Rows from a spatial question set:
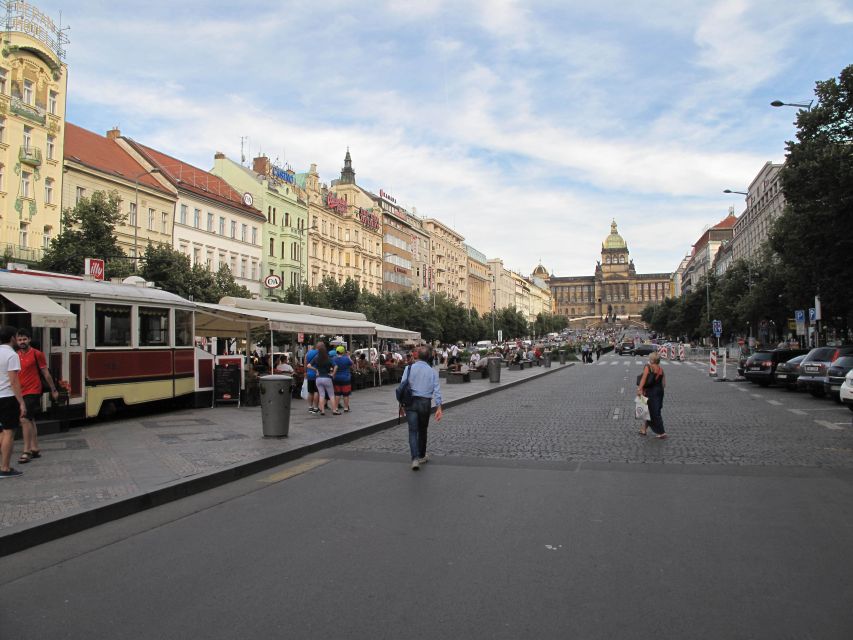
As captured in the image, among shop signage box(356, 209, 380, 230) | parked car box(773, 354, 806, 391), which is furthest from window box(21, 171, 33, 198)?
shop signage box(356, 209, 380, 230)

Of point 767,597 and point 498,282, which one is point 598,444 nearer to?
point 767,597

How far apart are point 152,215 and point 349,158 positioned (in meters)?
49.3

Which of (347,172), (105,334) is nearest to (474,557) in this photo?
(105,334)

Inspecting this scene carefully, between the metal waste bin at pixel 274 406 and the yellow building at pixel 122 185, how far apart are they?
3241 cm

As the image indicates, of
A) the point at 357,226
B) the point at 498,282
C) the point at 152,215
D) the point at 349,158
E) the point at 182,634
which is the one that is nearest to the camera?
the point at 182,634

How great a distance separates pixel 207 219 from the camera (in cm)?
5569

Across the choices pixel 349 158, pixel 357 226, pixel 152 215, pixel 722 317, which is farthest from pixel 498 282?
pixel 152 215

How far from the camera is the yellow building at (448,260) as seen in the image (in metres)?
116

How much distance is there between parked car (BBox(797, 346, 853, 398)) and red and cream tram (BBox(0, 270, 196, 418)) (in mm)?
17582

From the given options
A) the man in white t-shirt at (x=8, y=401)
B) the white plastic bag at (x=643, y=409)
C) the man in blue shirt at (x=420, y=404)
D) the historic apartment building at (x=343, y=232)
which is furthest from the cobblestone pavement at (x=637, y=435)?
the historic apartment building at (x=343, y=232)

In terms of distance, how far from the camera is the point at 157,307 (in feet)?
52.2

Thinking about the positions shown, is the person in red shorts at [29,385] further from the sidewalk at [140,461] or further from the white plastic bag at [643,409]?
the white plastic bag at [643,409]

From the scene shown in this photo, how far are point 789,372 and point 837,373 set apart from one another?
671 centimetres

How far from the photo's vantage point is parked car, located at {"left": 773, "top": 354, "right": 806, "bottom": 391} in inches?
986
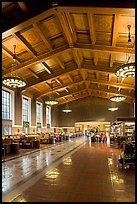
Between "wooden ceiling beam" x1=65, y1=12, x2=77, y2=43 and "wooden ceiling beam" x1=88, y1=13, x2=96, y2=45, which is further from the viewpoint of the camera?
"wooden ceiling beam" x1=65, y1=12, x2=77, y2=43

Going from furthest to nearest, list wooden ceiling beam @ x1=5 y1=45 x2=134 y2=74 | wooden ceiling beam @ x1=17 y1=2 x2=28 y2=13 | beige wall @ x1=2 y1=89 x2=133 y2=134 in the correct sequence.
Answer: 1. beige wall @ x1=2 y1=89 x2=133 y2=134
2. wooden ceiling beam @ x1=5 y1=45 x2=134 y2=74
3. wooden ceiling beam @ x1=17 y1=2 x2=28 y2=13

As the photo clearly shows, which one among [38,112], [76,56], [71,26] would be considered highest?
[71,26]

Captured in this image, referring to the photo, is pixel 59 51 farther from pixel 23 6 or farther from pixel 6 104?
pixel 6 104

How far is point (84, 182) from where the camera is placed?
5.60 metres

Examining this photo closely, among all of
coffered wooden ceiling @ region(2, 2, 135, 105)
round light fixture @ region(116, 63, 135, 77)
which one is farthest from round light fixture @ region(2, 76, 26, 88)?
round light fixture @ region(116, 63, 135, 77)

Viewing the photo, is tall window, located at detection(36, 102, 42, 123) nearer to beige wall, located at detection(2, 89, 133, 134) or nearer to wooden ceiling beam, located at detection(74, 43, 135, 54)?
beige wall, located at detection(2, 89, 133, 134)

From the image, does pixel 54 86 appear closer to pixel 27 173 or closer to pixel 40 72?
pixel 40 72

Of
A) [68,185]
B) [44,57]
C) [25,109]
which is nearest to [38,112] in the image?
[25,109]

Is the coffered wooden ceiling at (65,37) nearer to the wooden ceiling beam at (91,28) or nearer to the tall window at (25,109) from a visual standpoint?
the wooden ceiling beam at (91,28)

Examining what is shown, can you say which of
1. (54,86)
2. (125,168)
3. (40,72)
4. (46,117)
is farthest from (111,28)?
(46,117)

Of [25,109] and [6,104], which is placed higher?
[6,104]

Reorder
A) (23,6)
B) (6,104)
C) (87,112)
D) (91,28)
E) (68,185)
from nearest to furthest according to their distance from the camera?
(68,185) < (23,6) < (91,28) < (6,104) < (87,112)

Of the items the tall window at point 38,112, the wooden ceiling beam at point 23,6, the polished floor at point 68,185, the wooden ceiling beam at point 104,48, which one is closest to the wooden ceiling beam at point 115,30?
the wooden ceiling beam at point 104,48

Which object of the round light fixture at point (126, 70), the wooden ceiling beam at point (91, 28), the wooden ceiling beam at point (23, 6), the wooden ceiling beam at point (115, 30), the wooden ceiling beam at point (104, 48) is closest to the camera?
the wooden ceiling beam at point (23, 6)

#### WHAT YOU WILL DO
Can you copy all of the rows above word for word, leaving out the pictures?

#### TASK SOLUTION
As captured in the image, among shop signage box(356, 209, 380, 230) | parked car box(773, 354, 806, 391), which is furthest from window box(21, 171, 33, 198)?
shop signage box(356, 209, 380, 230)

Of point 767,597 and point 498,282, which one is point 598,444 nearer to?
point 767,597

How far apart are point 152,215 and point 349,158 positioned (in meters)?
49.3

Which of (347,172), (105,334) is nearest to (474,557) in this photo?
(105,334)

Inspecting this scene carefully, between the metal waste bin at pixel 274 406 and the yellow building at pixel 122 185, how far apart are they?
3241 cm

As the image indicates, of
A) the point at 357,226
B) the point at 498,282
C) the point at 152,215
D) the point at 349,158
E) the point at 182,634
which is the one that is nearest to the camera?
the point at 182,634

How great a distance separates pixel 207 219 from the camera (in cm)?
5569

Across the choices pixel 349 158, pixel 357 226, pixel 152 215, pixel 722 317, which is farthest from pixel 498 282?
pixel 152 215

How far from the camera is the yellow building at (448,260) as seen in the image (in metres)?
116

How much distance is there between parked car (BBox(797, 346, 853, 398)) and red and cream tram (BBox(0, 270, 196, 418)) (in mm)?
17582

From the given options
A) the man in white t-shirt at (x=8, y=401)
B) the white plastic bag at (x=643, y=409)
C) the man in blue shirt at (x=420, y=404)
D) the historic apartment building at (x=343, y=232)
which is furthest from the cobblestone pavement at (x=637, y=435)?
the historic apartment building at (x=343, y=232)

In terms of distance, how far from the camera is the point at 157,307 (in feet)?
52.2

Thinking about the positions shown, is the person in red shorts at [29,385] further from the sidewalk at [140,461] or further from the white plastic bag at [643,409]?
the white plastic bag at [643,409]

From the scene shown in this photo, how far are point 789,372 and point 837,373 set apart from one another?
671 centimetres

How far from the photo's vantage point is parked car, located at {"left": 773, "top": 354, "right": 806, "bottom": 391} in inches?
986
Between "wooden ceiling beam" x1=65, y1=12, x2=77, y2=43 and "wooden ceiling beam" x1=88, y1=13, x2=96, y2=45, which is further from the viewpoint of the camera?
"wooden ceiling beam" x1=65, y1=12, x2=77, y2=43

Going from furthest to nearest, list wooden ceiling beam @ x1=5 y1=45 x2=134 y2=74 | wooden ceiling beam @ x1=17 y1=2 x2=28 y2=13 | beige wall @ x1=2 y1=89 x2=133 y2=134 in the correct sequence.
Answer: 1. beige wall @ x1=2 y1=89 x2=133 y2=134
2. wooden ceiling beam @ x1=5 y1=45 x2=134 y2=74
3. wooden ceiling beam @ x1=17 y1=2 x2=28 y2=13

As the photo clearly shows, which one among [38,112], [76,56], [71,26] would be considered highest?
[71,26]

Captured in this image, referring to the photo, is pixel 59 51 farther from pixel 23 6 or farther from pixel 6 104?
pixel 6 104

How far is point (84, 182) from where the camera is placed?
5.60 metres

Examining this photo closely, among all of
coffered wooden ceiling @ region(2, 2, 135, 105)
round light fixture @ region(116, 63, 135, 77)
which one is farthest from round light fixture @ region(2, 76, 26, 88)?
round light fixture @ region(116, 63, 135, 77)

Viewing the photo, is tall window, located at detection(36, 102, 42, 123) nearer to beige wall, located at detection(2, 89, 133, 134) or nearer to wooden ceiling beam, located at detection(74, 43, 135, 54)?
beige wall, located at detection(2, 89, 133, 134)

From the image, does pixel 54 86 appear closer to pixel 27 173 or closer to pixel 40 72?
pixel 40 72

Of
A) [68,185]
B) [44,57]
C) [25,109]
which is nearest to [38,112] in the image?
[25,109]

Is the coffered wooden ceiling at (65,37) nearer to the wooden ceiling beam at (91,28) or nearer to the tall window at (25,109) from a visual standpoint?
the wooden ceiling beam at (91,28)

Examining what is shown, can you say which of
1. (54,86)
2. (125,168)
3. (40,72)
4. (46,117)
is farthest from (111,28)?
(46,117)

Of [25,109] and [6,104], which is placed higher?
[6,104]

Reorder
A) (23,6)
B) (6,104)
C) (87,112)
D) (91,28)
E) (68,185)
from nearest to furthest according to their distance from the camera?
(68,185) < (23,6) < (91,28) < (6,104) < (87,112)

Of the items the tall window at point 38,112, the wooden ceiling beam at point 23,6, the polished floor at point 68,185, the wooden ceiling beam at point 104,48, which one is closest to the wooden ceiling beam at point 115,30?
the wooden ceiling beam at point 104,48

Which object of the round light fixture at point (126, 70), the wooden ceiling beam at point (91, 28), the wooden ceiling beam at point (23, 6), the wooden ceiling beam at point (115, 30), the wooden ceiling beam at point (104, 48) is closest to the camera?
the wooden ceiling beam at point (23, 6)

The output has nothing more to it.